** DATASET ENTRIES follows **

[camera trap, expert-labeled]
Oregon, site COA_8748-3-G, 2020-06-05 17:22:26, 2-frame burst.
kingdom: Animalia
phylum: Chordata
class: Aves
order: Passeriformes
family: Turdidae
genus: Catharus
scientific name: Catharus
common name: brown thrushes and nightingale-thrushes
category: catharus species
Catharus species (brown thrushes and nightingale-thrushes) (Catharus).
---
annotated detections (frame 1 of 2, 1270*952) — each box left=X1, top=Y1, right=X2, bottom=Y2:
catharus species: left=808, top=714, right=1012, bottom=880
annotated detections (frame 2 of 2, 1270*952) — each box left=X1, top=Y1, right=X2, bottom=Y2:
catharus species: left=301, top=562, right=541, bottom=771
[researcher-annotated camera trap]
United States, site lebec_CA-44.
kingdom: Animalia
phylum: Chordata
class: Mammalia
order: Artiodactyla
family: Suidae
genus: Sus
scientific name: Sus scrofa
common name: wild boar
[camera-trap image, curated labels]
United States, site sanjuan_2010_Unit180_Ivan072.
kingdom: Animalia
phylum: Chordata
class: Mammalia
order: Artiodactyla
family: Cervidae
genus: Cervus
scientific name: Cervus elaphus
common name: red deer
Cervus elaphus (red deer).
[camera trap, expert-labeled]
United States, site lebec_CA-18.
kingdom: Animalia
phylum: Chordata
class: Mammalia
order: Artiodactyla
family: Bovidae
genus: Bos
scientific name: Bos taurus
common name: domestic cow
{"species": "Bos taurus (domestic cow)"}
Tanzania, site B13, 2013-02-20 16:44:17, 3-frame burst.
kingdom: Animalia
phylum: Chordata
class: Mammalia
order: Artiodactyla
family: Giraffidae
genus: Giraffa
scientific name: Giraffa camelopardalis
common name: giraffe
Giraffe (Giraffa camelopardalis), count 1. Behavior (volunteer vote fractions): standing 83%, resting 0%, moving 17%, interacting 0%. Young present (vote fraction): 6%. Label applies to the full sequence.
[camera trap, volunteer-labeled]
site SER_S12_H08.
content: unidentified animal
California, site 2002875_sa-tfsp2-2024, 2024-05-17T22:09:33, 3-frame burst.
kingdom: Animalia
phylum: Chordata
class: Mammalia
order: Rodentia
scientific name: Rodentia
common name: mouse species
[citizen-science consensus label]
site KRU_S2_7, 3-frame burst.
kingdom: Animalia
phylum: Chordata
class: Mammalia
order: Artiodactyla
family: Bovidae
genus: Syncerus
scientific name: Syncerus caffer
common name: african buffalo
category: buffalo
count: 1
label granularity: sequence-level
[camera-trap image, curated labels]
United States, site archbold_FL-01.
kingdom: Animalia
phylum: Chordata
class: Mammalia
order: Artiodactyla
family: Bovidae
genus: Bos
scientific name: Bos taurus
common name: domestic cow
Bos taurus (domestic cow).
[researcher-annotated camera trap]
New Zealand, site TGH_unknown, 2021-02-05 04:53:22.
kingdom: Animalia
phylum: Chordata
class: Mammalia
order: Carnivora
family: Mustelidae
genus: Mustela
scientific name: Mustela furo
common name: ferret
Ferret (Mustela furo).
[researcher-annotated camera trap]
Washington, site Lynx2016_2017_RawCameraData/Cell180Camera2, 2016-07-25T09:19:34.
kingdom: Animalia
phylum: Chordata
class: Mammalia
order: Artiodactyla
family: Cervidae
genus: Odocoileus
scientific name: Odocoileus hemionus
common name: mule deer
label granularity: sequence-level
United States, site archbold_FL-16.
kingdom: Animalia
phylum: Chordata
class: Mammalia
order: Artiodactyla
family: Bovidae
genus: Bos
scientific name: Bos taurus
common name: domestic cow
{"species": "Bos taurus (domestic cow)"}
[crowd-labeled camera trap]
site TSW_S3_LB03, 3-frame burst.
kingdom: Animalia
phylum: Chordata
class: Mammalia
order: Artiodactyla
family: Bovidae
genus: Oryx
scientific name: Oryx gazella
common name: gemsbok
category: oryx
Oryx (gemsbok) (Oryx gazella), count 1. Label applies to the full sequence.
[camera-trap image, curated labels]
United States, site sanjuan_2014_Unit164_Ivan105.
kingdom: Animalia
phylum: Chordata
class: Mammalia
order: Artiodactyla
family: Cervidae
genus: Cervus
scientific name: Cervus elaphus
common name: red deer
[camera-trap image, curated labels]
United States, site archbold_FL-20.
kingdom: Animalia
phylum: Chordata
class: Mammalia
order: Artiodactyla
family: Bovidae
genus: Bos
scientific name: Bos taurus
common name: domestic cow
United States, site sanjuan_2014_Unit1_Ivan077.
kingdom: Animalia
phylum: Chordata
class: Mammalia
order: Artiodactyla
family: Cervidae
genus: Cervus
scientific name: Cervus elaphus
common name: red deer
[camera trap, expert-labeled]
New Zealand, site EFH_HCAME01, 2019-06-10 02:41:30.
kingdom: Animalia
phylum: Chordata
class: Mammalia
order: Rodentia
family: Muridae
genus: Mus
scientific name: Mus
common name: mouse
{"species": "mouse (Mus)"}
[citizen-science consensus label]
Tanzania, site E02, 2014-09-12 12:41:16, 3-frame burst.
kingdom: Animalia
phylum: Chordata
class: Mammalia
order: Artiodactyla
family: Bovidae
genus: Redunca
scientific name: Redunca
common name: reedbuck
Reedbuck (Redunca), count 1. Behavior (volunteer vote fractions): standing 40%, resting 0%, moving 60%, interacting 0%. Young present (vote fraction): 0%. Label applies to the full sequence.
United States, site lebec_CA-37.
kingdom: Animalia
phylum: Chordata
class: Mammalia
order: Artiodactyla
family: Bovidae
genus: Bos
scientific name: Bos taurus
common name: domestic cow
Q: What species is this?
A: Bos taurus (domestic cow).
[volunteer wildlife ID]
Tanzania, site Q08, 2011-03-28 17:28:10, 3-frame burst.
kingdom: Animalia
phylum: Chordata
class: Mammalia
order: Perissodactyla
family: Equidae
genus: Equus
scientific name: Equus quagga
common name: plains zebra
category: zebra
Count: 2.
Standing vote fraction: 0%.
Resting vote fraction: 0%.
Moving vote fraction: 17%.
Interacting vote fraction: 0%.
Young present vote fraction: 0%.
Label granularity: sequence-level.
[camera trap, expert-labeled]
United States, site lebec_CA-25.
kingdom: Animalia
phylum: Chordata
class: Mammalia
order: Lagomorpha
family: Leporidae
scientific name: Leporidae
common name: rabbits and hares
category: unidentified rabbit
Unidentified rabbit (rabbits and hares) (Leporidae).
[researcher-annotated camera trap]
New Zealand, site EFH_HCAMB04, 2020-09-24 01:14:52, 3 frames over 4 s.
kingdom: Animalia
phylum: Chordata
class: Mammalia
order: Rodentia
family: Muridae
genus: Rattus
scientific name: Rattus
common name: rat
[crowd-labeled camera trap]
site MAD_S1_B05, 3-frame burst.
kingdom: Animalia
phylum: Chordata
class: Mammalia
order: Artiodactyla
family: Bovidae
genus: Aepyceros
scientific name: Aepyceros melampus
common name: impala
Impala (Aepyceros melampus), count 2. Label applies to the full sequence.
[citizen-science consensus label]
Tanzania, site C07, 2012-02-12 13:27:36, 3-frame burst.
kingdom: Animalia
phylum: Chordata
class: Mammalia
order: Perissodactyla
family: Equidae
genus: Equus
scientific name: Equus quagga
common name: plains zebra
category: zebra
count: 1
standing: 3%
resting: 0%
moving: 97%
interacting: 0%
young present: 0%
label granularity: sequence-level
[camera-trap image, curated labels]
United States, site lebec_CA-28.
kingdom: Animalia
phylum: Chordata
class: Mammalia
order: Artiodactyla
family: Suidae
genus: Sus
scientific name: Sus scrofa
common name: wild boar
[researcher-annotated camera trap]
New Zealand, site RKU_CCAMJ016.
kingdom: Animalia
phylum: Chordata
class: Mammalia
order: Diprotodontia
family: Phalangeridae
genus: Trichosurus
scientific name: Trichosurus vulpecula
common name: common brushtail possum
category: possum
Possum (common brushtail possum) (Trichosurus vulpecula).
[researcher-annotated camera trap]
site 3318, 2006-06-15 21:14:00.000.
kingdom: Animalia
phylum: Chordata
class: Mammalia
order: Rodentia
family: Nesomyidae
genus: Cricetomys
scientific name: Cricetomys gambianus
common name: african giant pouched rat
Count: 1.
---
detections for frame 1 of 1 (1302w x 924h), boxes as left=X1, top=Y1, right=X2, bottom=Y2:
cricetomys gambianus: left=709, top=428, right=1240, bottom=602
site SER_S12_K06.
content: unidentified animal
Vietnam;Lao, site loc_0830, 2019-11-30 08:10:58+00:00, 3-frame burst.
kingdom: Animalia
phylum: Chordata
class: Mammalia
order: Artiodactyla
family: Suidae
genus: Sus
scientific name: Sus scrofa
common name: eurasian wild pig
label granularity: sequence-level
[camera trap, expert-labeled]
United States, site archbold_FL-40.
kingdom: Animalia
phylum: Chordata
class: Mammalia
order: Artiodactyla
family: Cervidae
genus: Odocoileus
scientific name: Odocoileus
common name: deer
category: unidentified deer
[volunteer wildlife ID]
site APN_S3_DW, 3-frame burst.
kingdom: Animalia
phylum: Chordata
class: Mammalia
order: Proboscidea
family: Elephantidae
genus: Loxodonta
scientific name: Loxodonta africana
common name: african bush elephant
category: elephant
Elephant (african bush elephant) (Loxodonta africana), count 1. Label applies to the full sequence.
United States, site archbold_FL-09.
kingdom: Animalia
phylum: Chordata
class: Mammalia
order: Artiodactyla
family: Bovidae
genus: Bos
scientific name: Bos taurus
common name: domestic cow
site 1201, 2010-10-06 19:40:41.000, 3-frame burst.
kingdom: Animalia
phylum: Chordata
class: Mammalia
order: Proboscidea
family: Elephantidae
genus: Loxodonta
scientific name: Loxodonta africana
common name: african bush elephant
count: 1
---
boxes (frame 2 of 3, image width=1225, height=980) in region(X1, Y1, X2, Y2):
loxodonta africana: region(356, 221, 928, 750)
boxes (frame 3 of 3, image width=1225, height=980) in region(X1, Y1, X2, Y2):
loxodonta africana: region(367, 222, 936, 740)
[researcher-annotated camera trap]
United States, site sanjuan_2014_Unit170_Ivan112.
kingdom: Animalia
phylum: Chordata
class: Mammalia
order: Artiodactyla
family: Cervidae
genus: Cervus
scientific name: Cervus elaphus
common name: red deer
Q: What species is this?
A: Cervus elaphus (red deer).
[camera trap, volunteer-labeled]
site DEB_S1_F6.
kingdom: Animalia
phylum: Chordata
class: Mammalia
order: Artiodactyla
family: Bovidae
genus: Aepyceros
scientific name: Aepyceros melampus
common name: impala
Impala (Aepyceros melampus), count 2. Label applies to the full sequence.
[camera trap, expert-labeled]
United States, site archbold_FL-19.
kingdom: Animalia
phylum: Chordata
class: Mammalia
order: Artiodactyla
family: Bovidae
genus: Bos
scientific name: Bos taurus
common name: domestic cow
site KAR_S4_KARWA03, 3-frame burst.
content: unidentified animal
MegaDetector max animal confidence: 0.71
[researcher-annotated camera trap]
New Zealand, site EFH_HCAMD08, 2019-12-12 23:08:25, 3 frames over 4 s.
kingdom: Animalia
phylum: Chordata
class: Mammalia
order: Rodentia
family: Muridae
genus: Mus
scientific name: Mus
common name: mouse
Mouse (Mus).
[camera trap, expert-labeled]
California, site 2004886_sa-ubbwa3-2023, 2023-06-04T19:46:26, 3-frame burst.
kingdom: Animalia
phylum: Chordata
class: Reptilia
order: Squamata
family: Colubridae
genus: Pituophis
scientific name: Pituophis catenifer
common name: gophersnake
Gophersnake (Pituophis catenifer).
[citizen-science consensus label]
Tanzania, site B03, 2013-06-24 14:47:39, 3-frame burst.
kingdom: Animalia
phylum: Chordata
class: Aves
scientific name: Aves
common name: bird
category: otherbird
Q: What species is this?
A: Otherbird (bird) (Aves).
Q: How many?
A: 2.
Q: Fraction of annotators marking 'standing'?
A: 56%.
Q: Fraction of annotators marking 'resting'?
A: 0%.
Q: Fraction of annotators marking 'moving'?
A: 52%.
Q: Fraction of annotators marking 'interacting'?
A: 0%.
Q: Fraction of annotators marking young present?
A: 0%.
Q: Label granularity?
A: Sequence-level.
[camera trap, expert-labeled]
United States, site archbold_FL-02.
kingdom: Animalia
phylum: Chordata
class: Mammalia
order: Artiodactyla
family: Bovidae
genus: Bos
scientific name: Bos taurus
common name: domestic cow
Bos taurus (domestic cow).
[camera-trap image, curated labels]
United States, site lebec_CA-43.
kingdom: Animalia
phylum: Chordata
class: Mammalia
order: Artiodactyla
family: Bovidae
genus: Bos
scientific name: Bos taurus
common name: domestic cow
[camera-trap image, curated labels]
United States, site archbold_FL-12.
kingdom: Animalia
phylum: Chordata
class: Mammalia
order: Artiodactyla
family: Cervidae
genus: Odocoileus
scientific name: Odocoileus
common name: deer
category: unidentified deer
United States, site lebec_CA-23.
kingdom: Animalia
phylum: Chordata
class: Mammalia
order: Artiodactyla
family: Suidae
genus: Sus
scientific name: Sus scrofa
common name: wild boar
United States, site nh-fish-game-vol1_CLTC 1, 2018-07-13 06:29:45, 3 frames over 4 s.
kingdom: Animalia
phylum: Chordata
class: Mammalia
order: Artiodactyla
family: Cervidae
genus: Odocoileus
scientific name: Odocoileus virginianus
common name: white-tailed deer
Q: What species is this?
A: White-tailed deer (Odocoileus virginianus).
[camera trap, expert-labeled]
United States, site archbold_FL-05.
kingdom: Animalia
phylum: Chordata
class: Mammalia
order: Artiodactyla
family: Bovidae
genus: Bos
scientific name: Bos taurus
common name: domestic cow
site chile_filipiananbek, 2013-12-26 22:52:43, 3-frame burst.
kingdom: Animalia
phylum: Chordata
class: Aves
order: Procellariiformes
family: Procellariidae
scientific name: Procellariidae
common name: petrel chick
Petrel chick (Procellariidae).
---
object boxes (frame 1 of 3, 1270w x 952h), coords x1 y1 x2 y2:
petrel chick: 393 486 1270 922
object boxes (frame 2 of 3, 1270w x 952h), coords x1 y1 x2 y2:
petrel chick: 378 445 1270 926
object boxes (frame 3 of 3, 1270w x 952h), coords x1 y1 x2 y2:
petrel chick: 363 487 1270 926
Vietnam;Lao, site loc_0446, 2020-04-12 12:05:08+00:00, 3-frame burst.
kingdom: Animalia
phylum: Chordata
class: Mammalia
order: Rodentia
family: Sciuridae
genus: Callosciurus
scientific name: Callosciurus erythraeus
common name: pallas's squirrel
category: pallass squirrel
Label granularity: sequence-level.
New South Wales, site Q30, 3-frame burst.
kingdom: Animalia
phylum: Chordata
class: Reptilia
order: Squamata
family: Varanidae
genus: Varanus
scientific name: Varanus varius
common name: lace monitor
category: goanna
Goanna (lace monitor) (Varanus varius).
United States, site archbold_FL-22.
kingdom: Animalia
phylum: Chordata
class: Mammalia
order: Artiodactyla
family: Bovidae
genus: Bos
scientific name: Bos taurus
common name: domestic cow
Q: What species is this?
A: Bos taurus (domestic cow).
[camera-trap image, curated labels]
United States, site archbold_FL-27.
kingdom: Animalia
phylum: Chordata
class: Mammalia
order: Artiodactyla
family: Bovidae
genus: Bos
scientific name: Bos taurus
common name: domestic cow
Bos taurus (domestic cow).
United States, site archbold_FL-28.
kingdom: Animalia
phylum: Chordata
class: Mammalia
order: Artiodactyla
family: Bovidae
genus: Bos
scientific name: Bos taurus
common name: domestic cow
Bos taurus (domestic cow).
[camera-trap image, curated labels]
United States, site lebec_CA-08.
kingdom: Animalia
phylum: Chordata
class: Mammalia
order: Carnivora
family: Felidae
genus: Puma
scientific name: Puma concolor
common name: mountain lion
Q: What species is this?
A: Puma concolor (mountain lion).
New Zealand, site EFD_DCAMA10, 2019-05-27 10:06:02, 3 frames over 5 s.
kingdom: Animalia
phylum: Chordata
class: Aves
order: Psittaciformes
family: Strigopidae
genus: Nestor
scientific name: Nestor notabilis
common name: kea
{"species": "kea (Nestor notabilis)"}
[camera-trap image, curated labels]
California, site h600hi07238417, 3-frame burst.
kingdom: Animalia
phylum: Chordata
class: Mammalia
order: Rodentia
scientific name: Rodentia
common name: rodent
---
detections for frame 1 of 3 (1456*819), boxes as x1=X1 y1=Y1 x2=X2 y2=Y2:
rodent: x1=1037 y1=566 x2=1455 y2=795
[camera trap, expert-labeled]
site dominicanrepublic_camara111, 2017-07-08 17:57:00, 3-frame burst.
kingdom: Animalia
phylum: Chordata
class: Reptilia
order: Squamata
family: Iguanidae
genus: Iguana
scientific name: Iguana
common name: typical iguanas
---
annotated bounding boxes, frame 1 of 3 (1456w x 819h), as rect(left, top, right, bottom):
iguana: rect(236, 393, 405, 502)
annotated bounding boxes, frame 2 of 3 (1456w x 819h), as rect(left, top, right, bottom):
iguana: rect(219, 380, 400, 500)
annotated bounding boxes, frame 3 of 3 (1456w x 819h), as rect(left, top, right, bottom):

** End of DATASET ENTRIES **

- _TO DO_:
Using the entries above, work out how many lines contain the string "frames". Respond with that number alone.

- _FINISHED EXERCISE_:
4